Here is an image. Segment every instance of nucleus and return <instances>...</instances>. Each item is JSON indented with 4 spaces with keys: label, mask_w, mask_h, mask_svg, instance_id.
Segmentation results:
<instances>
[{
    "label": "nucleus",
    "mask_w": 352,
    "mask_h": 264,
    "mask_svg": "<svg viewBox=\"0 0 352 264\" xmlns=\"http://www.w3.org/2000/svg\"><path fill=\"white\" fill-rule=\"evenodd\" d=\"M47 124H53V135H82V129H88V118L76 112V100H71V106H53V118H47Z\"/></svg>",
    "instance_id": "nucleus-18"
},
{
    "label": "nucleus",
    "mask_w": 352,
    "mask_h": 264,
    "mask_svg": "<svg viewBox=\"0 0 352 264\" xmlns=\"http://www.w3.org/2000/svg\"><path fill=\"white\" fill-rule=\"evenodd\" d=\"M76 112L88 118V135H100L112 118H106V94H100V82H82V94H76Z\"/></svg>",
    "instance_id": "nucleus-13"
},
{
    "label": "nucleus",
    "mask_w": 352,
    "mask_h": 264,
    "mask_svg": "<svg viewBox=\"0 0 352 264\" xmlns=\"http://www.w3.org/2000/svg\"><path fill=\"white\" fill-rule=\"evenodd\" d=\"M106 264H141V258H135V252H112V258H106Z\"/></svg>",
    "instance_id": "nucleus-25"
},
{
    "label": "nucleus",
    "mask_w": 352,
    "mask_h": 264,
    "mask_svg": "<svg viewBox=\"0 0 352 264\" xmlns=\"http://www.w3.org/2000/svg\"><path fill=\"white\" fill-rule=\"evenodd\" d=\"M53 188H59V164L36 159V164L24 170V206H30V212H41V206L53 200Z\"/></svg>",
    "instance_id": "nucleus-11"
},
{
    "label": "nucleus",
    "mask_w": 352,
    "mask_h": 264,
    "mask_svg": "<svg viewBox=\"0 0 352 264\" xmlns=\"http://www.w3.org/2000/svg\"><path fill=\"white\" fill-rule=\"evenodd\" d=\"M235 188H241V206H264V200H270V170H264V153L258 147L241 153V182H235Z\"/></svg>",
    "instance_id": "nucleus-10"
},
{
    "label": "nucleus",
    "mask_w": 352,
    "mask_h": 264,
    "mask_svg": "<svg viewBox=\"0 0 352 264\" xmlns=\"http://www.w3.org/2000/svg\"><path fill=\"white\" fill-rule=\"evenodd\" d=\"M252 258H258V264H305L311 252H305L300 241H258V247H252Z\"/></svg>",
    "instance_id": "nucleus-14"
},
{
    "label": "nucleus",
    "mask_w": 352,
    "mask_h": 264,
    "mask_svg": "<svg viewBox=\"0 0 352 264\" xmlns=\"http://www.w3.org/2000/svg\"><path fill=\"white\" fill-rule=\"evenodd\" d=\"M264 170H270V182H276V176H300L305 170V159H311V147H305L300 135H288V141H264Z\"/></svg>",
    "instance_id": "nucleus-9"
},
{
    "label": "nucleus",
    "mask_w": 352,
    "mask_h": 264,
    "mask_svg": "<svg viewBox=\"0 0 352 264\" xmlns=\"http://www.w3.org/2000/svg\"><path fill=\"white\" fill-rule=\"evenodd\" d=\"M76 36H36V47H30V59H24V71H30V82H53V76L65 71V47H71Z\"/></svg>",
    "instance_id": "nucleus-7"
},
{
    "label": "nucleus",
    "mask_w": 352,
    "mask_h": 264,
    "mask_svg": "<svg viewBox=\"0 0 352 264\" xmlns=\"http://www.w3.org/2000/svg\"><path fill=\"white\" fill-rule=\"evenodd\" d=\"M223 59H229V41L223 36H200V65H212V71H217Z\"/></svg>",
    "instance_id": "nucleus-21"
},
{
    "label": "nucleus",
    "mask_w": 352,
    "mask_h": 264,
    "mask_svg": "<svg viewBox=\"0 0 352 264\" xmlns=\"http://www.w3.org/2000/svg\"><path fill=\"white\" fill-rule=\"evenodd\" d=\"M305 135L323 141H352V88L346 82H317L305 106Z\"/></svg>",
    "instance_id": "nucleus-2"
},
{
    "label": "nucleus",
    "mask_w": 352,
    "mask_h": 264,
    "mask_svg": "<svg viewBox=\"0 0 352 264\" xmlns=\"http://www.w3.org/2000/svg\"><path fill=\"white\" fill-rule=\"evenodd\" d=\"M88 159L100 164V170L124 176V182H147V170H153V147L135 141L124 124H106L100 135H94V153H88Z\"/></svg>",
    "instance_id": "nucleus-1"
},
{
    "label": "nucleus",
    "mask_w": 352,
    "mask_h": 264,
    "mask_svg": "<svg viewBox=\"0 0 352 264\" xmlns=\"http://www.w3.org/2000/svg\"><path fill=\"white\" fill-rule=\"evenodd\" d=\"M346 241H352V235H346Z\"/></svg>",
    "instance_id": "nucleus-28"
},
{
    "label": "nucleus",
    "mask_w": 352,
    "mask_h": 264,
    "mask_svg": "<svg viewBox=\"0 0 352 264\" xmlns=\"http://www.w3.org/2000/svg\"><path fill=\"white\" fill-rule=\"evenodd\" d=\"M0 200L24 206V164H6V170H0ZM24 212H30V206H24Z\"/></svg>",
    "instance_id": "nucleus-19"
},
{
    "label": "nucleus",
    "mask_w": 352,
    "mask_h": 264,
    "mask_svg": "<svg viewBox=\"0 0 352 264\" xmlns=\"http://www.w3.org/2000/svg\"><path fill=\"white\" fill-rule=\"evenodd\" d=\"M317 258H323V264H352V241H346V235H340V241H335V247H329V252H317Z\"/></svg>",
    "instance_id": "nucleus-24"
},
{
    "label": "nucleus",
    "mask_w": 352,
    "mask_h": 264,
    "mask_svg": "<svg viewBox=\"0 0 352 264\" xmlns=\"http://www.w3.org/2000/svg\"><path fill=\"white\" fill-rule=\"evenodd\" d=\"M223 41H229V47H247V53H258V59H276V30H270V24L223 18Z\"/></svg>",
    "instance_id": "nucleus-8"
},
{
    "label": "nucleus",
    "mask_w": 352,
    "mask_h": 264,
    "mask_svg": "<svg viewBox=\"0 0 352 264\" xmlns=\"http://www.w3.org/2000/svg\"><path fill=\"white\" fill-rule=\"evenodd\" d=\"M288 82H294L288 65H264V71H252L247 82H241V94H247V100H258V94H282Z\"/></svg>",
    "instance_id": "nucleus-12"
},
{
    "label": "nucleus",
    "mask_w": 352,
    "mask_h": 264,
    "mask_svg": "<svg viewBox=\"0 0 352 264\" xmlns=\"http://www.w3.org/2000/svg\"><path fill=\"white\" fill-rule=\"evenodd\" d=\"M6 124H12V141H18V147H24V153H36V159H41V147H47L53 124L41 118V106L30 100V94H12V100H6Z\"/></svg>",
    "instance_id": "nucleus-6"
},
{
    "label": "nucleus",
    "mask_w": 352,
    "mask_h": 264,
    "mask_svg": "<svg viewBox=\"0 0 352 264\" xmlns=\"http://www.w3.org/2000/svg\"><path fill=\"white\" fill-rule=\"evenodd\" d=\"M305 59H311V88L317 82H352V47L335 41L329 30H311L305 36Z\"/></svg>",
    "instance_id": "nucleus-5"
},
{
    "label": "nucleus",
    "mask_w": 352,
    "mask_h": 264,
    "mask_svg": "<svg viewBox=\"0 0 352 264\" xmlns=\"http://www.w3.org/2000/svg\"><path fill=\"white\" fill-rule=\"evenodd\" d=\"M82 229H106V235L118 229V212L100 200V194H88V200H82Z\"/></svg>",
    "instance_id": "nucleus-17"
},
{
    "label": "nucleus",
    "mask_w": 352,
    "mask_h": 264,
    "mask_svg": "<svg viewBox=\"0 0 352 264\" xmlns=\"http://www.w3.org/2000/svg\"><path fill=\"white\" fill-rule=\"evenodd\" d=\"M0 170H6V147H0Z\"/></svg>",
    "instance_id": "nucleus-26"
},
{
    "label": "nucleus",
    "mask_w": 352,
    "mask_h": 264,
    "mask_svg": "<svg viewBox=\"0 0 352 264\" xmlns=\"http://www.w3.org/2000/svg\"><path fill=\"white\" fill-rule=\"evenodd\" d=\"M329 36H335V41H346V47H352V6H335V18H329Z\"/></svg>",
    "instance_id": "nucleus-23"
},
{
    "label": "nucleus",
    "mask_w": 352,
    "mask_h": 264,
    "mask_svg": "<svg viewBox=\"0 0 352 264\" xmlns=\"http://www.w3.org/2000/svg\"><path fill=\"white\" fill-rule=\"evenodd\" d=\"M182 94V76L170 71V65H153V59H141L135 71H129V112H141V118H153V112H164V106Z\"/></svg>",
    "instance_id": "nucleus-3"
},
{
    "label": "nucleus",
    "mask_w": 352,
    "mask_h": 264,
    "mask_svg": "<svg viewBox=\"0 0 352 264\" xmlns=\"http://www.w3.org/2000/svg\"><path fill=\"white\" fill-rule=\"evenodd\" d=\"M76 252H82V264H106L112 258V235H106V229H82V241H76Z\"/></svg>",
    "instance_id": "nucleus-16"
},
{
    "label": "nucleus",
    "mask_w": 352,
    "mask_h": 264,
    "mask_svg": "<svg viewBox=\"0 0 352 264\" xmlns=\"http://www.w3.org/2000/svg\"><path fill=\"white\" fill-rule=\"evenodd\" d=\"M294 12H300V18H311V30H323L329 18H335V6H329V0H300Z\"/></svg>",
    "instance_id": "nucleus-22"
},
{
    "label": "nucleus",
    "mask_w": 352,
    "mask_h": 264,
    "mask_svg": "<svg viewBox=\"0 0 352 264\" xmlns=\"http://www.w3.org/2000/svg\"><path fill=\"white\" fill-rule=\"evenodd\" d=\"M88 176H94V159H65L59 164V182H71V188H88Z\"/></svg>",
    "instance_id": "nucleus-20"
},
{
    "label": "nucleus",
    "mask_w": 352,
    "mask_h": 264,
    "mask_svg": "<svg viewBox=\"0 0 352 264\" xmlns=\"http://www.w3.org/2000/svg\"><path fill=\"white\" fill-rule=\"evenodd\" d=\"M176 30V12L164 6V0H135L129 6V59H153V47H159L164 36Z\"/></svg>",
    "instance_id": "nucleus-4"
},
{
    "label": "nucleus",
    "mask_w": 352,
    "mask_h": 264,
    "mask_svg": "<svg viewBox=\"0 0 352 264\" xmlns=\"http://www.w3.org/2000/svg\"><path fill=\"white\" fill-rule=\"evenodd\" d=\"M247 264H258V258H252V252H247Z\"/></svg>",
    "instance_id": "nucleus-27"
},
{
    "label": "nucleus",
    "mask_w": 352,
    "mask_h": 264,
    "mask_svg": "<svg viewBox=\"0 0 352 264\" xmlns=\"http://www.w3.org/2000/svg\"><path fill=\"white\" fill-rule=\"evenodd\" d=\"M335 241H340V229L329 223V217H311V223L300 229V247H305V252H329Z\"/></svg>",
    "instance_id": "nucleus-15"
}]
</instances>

------------

■ Stated problem ■
How many lines in the material above contain the string "instances"? Reply with the number only.

■ Task solution ■
3